Job =
Reproduce the text of each of the following rows word for word, omitting the pictures.

■ ■ ■ ■ ■ ■ ■

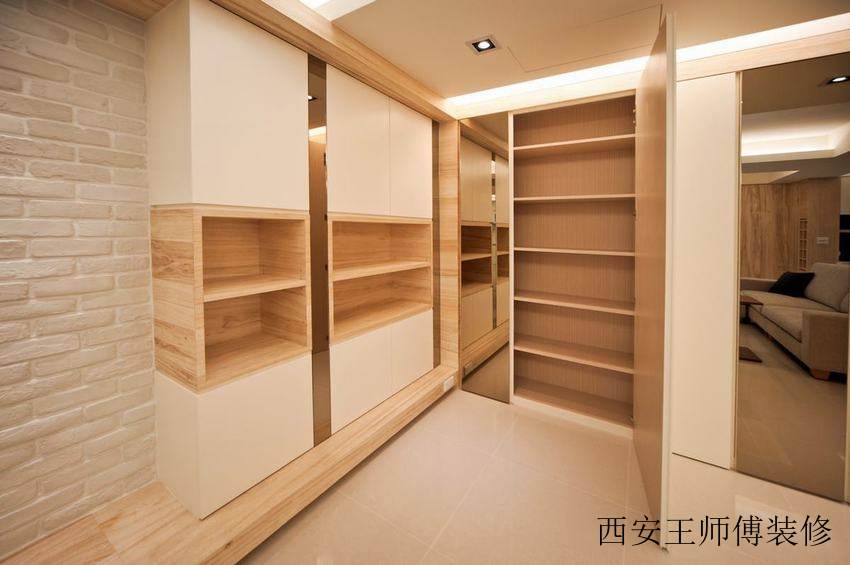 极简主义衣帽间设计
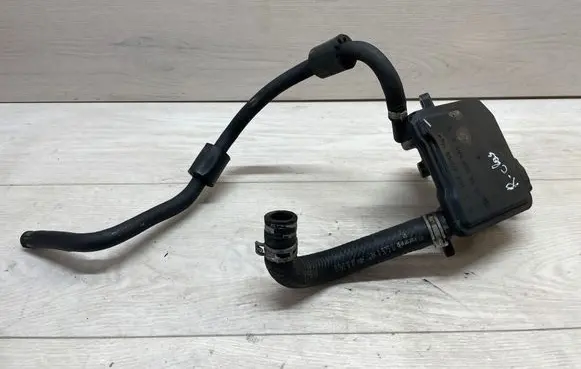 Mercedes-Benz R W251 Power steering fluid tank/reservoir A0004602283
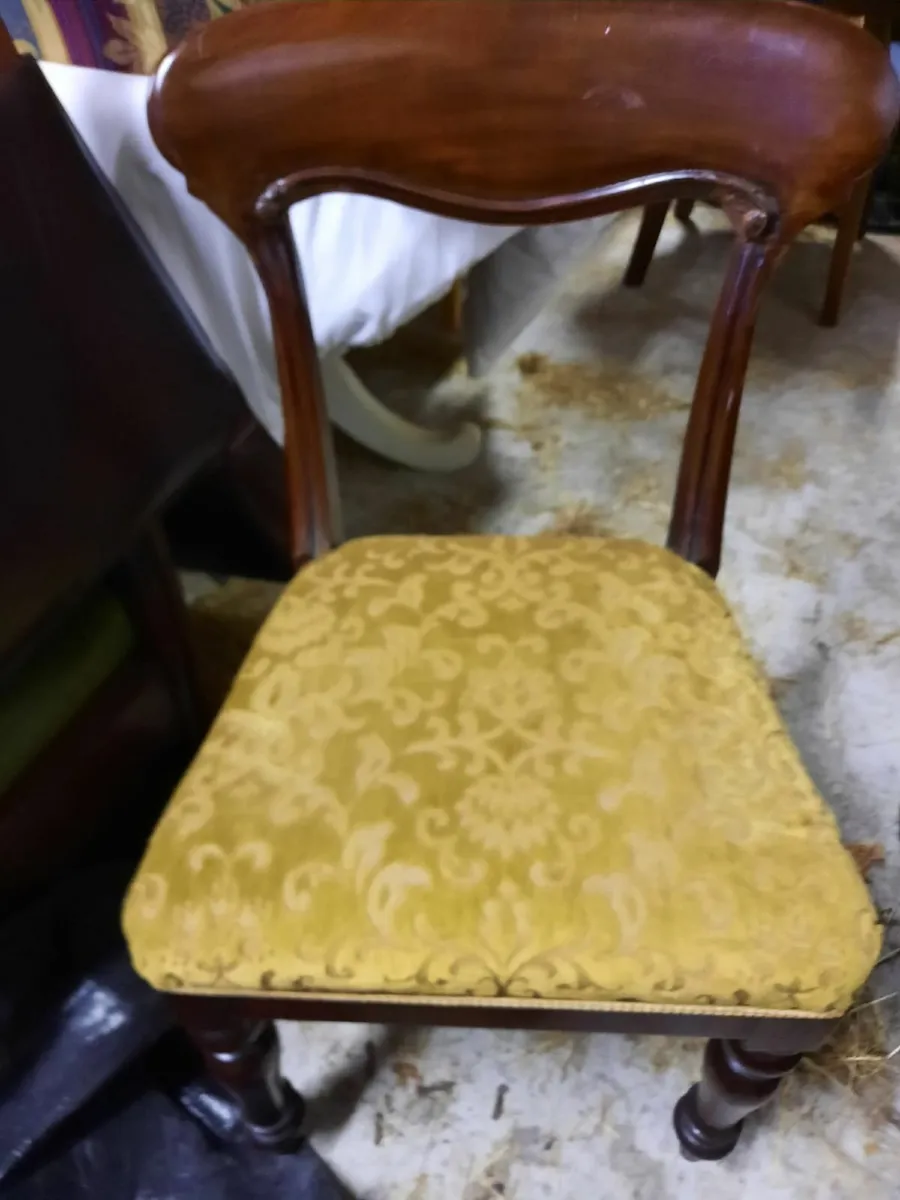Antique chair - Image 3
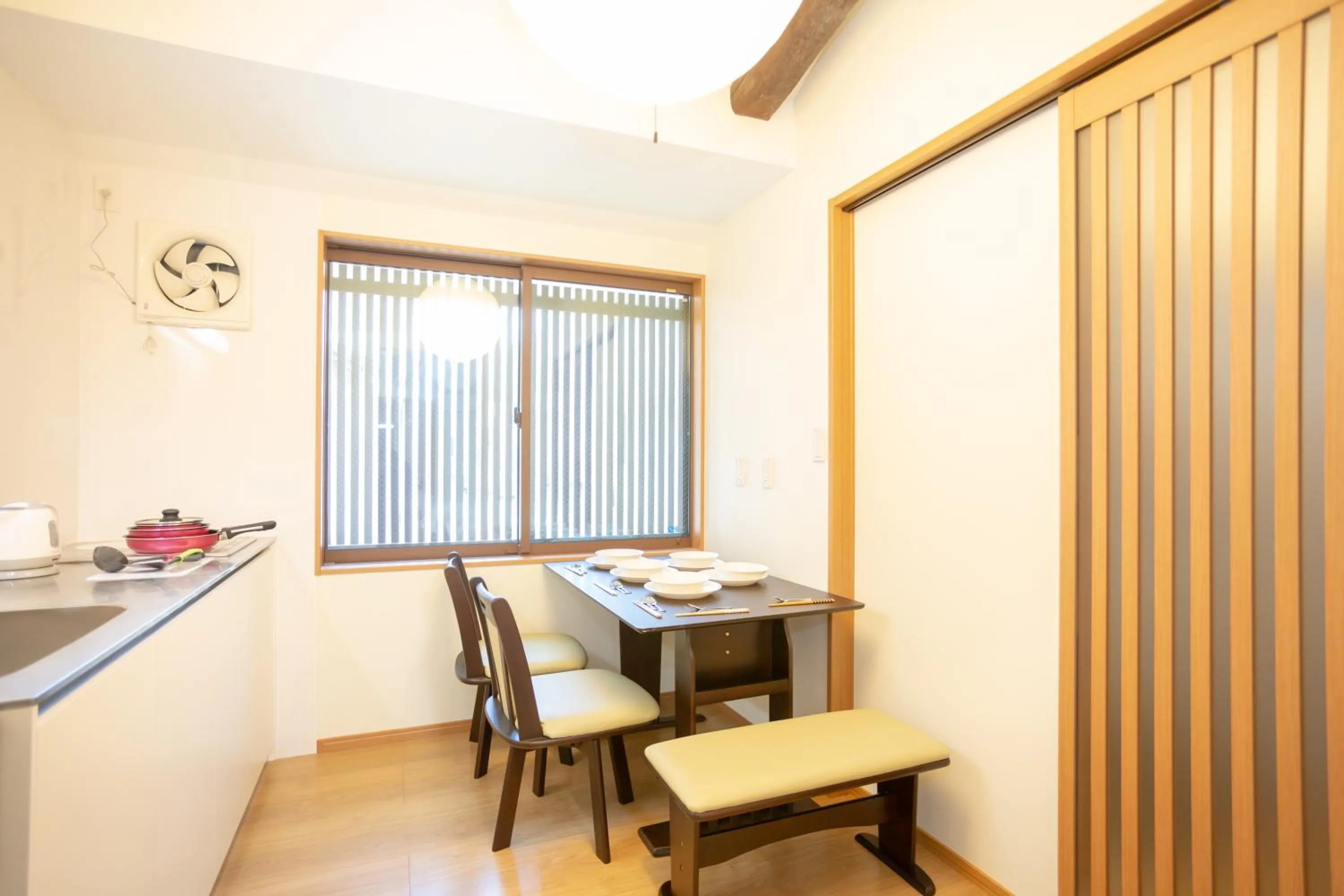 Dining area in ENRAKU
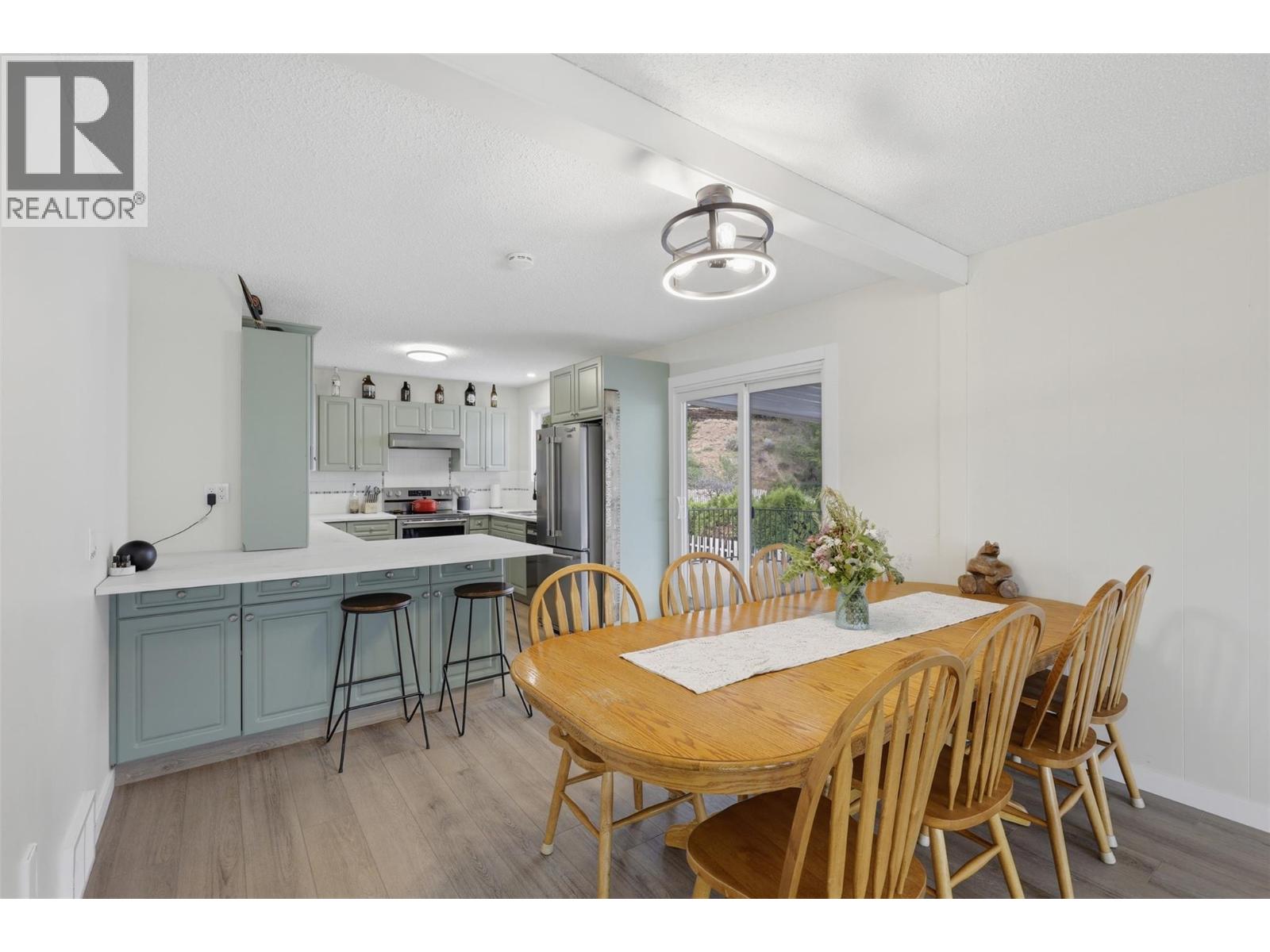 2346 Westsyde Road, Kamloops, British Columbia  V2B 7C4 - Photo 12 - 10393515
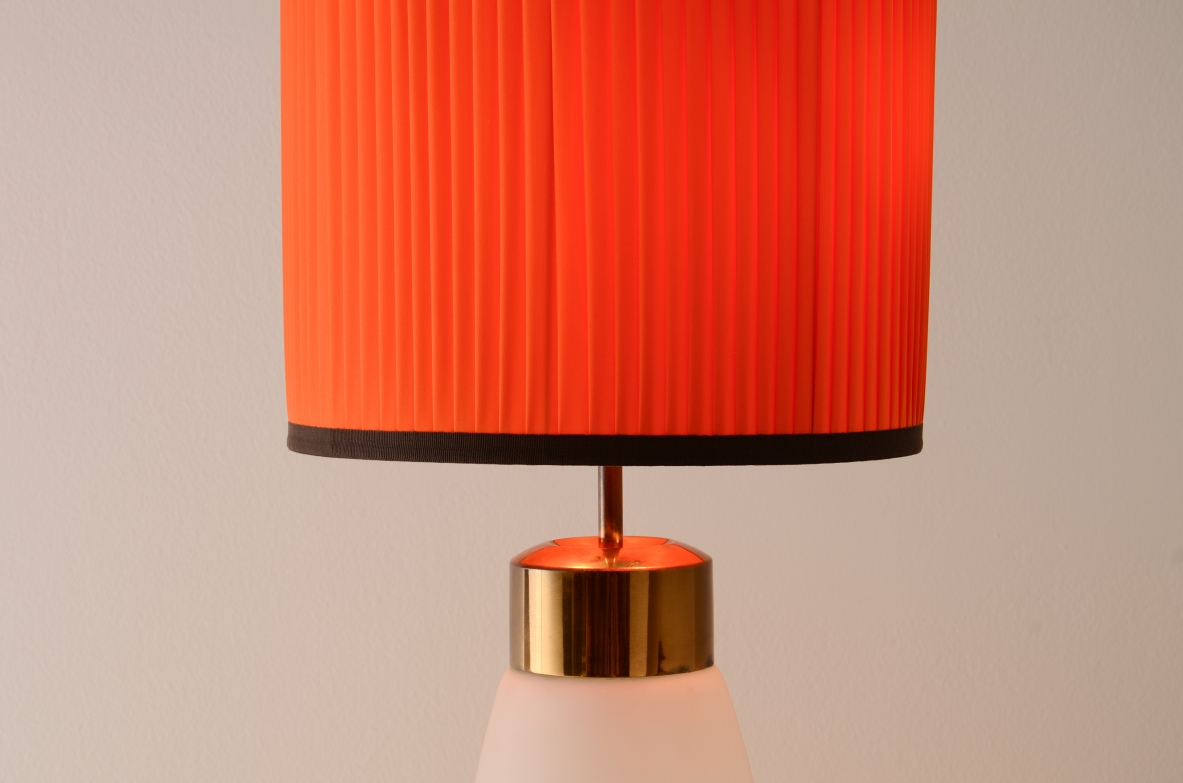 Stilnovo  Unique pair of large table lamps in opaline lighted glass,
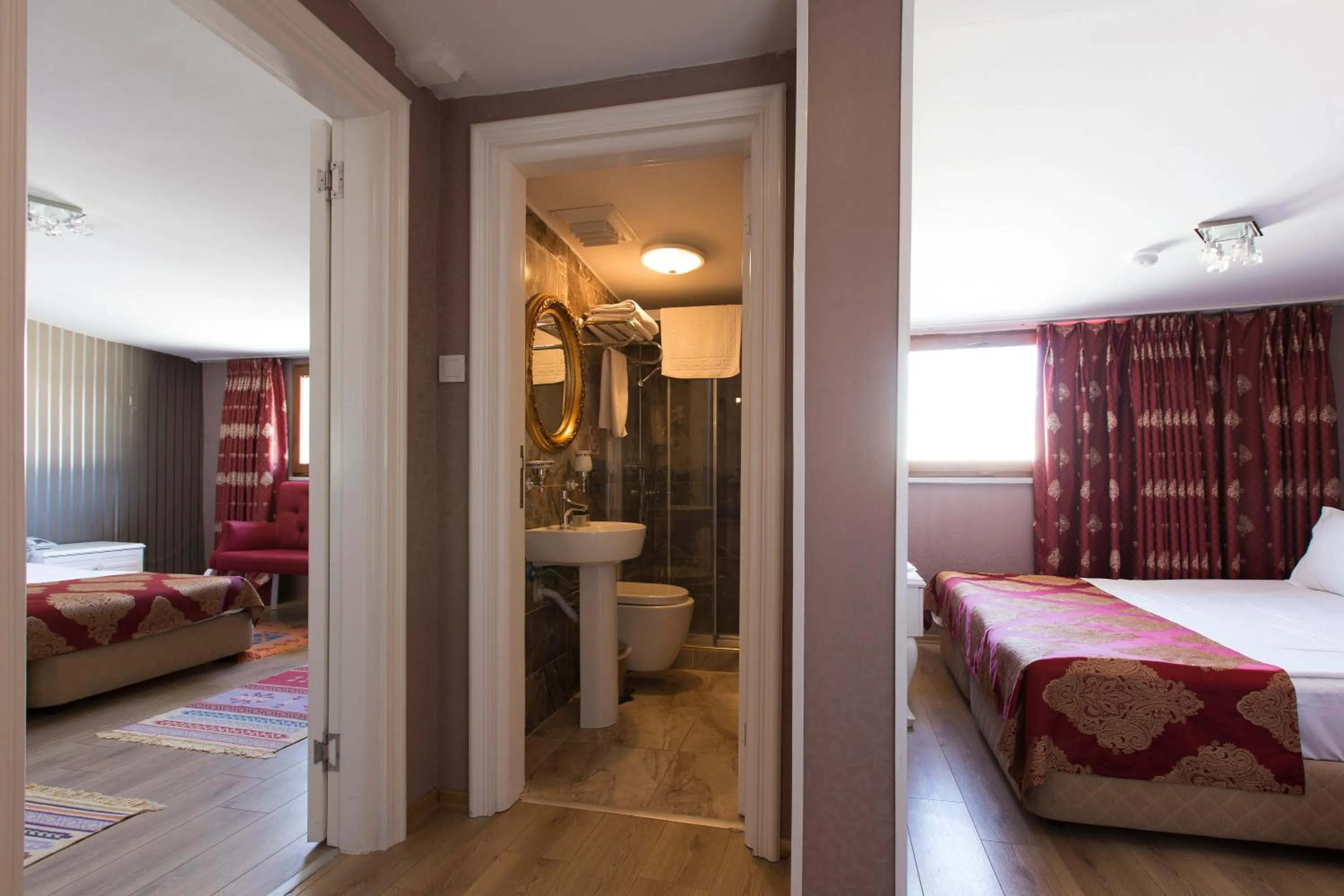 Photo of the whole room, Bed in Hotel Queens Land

■ ■ ■ ■ ■ ■ ■

The answer =
 极简主义衣帽间设计
 Mercedes-Benz R W251 Power steering fluid tank/reservoir A0004602283
Antique chair - Image 3
 Dining area in ENRAKU
 2346 Westsyde Road, Kamloops, British Columbia  V2B 7C4 - Photo 12 - 10393515
 Stilnovo  Unique pair of large table lamps in opaline lighted glass,
 Photo of the whole room, Bed in Hotel Queens Land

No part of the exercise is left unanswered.